The second volume begins with a very provocative question, one that has plagued the field of artificial intelligence since its beginnings in the 1950's. The author asks, "when is a program not a program", and this is definitely a question whose typical answer is responsible for much of the lack of confidence in progress in artificial intelligence. The general prejudice in the cognitive science community is that a thought process or reasoning pattern cannot be viewed as a "program" because the latter is only to be taken as a collection of "instructions" that is to be run on a computer and will give the same answer when acting on the same information presented to it. The problem was then to distinguish between a "program" and an "intelligent" program, even though the designation of "intelligent" was (and still is to a great extent) extremely vague. The lack of a precise definition of intelligence would naturally lead to controversy regarding the identity of the first "intelligent" program, and the author discusses some of this controversy. The `Logic Theorist' program and the `Selfride-Dinneen' program are discussed as early candidates for being the first "AI programs" but the author points to some of the early skepticism as to their status as being intelligent. One of these continues to this day, namely that an "intelligent" program has to be highly complex, or "sexy" to use the author's terminology. But complexity, if viewed from the standpoint of the history of artificial intelligence, is in the eye of the beholder, and programs once deemed intelligent, like the ones behind checkers and chess, are now viewed as mere "programs." Such trivialization of intelligent "programs" could be avoided if they were designated, in full recognition of their status in cognitive science as "reasoning patterns" or "thought processes" rather than programs or "algorithms", with the latter names being more appropriate for a computer science context.

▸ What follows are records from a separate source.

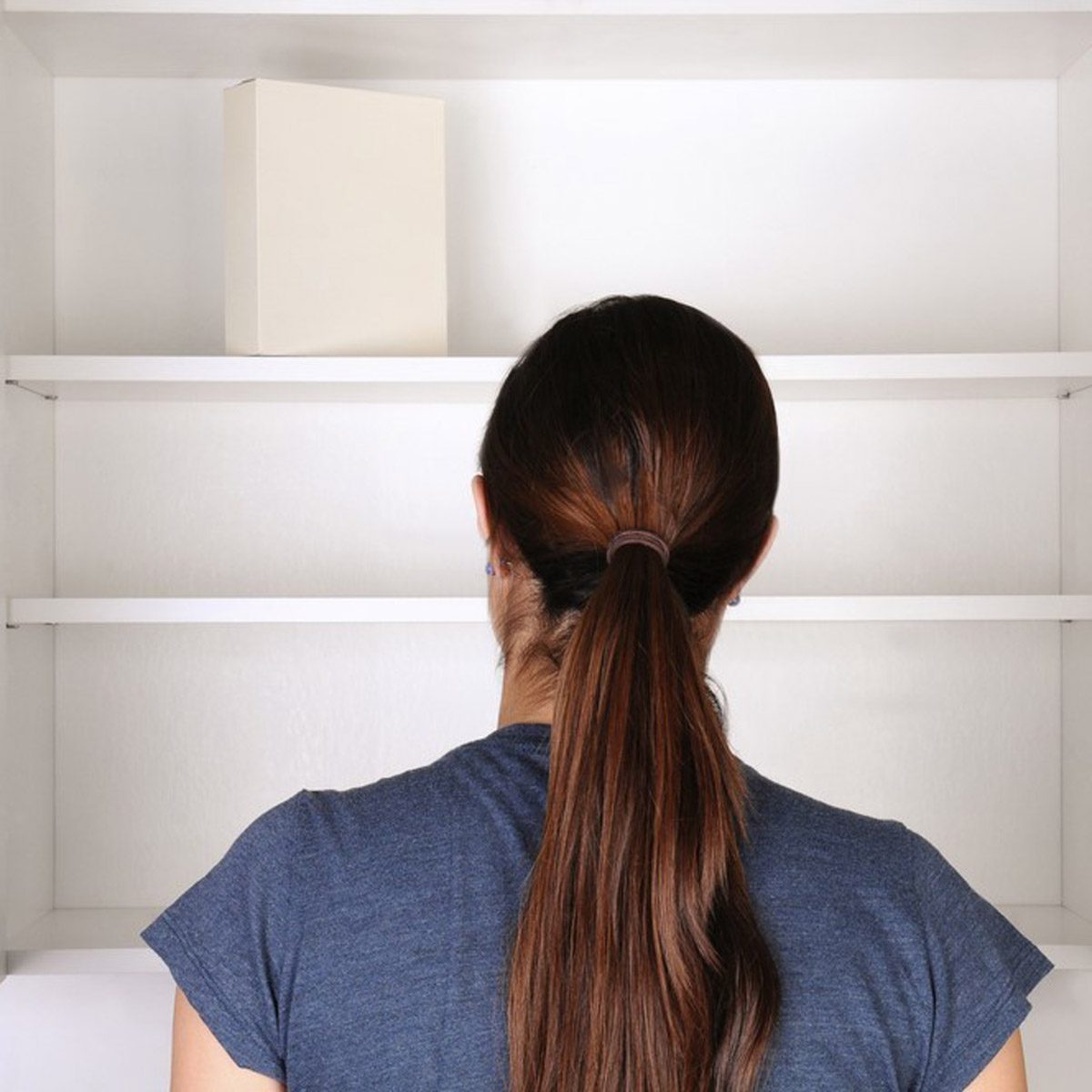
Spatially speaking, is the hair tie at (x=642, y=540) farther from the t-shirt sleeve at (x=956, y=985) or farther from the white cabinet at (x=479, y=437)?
the white cabinet at (x=479, y=437)

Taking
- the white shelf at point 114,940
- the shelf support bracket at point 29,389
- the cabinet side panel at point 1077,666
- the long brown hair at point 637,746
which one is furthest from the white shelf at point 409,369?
the long brown hair at point 637,746

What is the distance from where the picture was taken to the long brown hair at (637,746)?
2.32 feet

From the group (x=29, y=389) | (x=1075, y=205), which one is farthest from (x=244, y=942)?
(x=1075, y=205)

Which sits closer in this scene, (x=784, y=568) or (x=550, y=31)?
(x=550, y=31)

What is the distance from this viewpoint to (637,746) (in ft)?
2.39

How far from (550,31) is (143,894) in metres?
1.11

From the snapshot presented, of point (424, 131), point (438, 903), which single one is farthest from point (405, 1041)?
point (424, 131)

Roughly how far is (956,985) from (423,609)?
2.61ft

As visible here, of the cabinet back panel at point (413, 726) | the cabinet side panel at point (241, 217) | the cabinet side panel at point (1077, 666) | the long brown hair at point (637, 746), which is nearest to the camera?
the long brown hair at point (637, 746)

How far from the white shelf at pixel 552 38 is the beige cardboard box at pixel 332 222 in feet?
0.30

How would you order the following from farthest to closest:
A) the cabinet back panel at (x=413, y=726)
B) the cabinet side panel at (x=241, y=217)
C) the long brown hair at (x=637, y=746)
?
1. the cabinet back panel at (x=413, y=726)
2. the cabinet side panel at (x=241, y=217)
3. the long brown hair at (x=637, y=746)

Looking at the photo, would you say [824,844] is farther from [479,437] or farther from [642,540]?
[479,437]

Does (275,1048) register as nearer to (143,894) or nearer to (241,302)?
(241,302)

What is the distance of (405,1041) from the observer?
710 mm
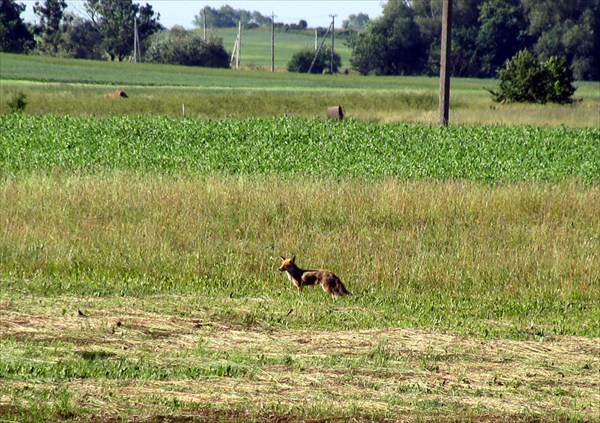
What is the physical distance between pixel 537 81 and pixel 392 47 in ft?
205

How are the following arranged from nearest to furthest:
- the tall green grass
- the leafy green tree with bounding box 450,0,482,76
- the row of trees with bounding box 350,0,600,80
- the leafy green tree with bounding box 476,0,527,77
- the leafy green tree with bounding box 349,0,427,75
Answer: the tall green grass → the row of trees with bounding box 350,0,600,80 → the leafy green tree with bounding box 476,0,527,77 → the leafy green tree with bounding box 450,0,482,76 → the leafy green tree with bounding box 349,0,427,75

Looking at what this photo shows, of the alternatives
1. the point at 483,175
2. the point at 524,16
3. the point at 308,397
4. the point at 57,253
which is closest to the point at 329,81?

Many more of these peculiarities in the history of AI/cognitive science are discussed in Volume 2, such as the deliberate "underselling" of an intelligent technology so as not to instill fear into prospective customers who feel threatened by intelligent machines. As someone who has worked in the trenches of "technological AI" (as the author calls it in the book), this reviewer can report many such stories by vendors who do not want to "frighten" potential customers away by designating their product as "intelligent". Instead they usually play it down, just as author reports the salesman of the IBM 704 did back in 1979. Even highly educated customers, very familiar with modern technology, can view intelligent machines as disquieting, or even threatening, and are frequently hesitant to deploy them in a production environment. The Hollywood Skynet meme has diffused quickly and effectively throughout the world, stymieing the practical application of artificial intelligence. And the bar keeps getting raised for judging whether a machine is indeed intelligent. Chess used to be the holy grail, but now chess "programs" highly competitive with human players can be purchased cheaply at stores found in most neighborhoods throughout the country. Even the developers and researchers themselves, including the author, have dismissed progress as being either "trivial" or part of "technological AI", and predict "real" intelligent machines to be a few hundred years away.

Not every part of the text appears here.